BacMam-enabled Cellular Assays

Compared to other types of cellular assays, BacMam-enabled Cellular Assays reduce assay development time by minimizing the need to generate a stable cell line while also allowing choice of cellular background. Once cells are transduced with the BacMam reagent, LanthaScreen® technology is utilized for the readout. This assay format has a simple, “addition only” protocol requiring minimal hands-on time ( Figure 1)

Figure 1.  BacMam-enabled Cellular Assay work flow. Cells are treated with BacMam reagent encoding a GFP-fusion protein and plated in 384-well format. 24 hours post-transduction, the cells are stimulated to induce the posttranslational modification of the GFP-substrate (e.g. phosphorylation as shown). Cells are then lysed in the presence of a terbium anti-modification-specific antibody prior to the LanthaScreen® assay readout.

Cell types successfully transduced with BacMam reagents include numerous transformed cell lines (e.g. U2-OS, HEK 293, and HeLa), many primary cells (e.g., fibroblasts, endothelial, and epithelial cells), and stem cells (e.g. adipocyte derived and mesenchymal stem cells). These cells have been shown to be efficiently transduced without adverse affects (Figure 2).

For more information on BacMam compatible cell types, visit www.invitrogen.com/bacmam

Figure 2. BacMam-enabled Cellular Assays for detecting Histone H3 acetylation at Lysine 9 in various cell backgrounds. (A) 786-0; (B) U2-OS; (C) HCT-116. Cells were transduced with BacMam Histone H3 reagent and plated onto a 384-well assay plate in low-serum assay medium overnight. Cells were then treated with indicated amounts of trichostatin A (HDAC inhibitor) for 3 hours prior to performing the LanthaScreen® assay. All three assays had response ratios greater than 3.0. Similar results have been achieved for various cell types using BacMam-enabled Cellular Assays.

Nucleosome functions are highly regulated by a multitude of dynamic posttranslational modifications such as phosphorylation, acetylation, methylation, ubiquitination, and others.

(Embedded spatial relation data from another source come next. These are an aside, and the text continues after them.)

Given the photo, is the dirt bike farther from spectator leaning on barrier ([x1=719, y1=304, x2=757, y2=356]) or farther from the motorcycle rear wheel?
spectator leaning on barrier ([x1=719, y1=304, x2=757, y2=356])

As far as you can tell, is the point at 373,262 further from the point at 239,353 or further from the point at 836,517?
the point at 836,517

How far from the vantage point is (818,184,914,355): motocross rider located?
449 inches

The use of LanthaScreen® technology in BacMam-enabled Cellular Assays allows for examination of multiple posttranslation modifications on a given substrate as long as a modification-specific antibody is available. The acetylation of Histone H3 at Lys9 and the cell cycle-dependent phosphorylation of Histone H3 at Ser10 can be detected with terbium-labeled anti-Histone H3 acetyl-Lys9 and anti-phospho Ser10 specific antibodies, respectively (Figures 3 and 4). Bacmam-enabled Cellular Assays enable interrogation of multiple enzymatic activities responsible for posttranslational modifications, including challenging targets like histones.



Figure 3.   BacMam-enabled Cellular Assay for detecting Histone H3 acetylation at Lysine 9. U2-OS cells were transduced with BacMam Histone H3 reagent and  plated onto a 384-well assay plate in low-serum assay medium overnight. Cells were then treated with indicated amounts of HDAC inhibitors for 3 hours prior to performing the LanthaScreen® assay. The BacMam Histone H3 [AcLys9] Cellular Assay can detect known HDAC inhibitors with a broad potency.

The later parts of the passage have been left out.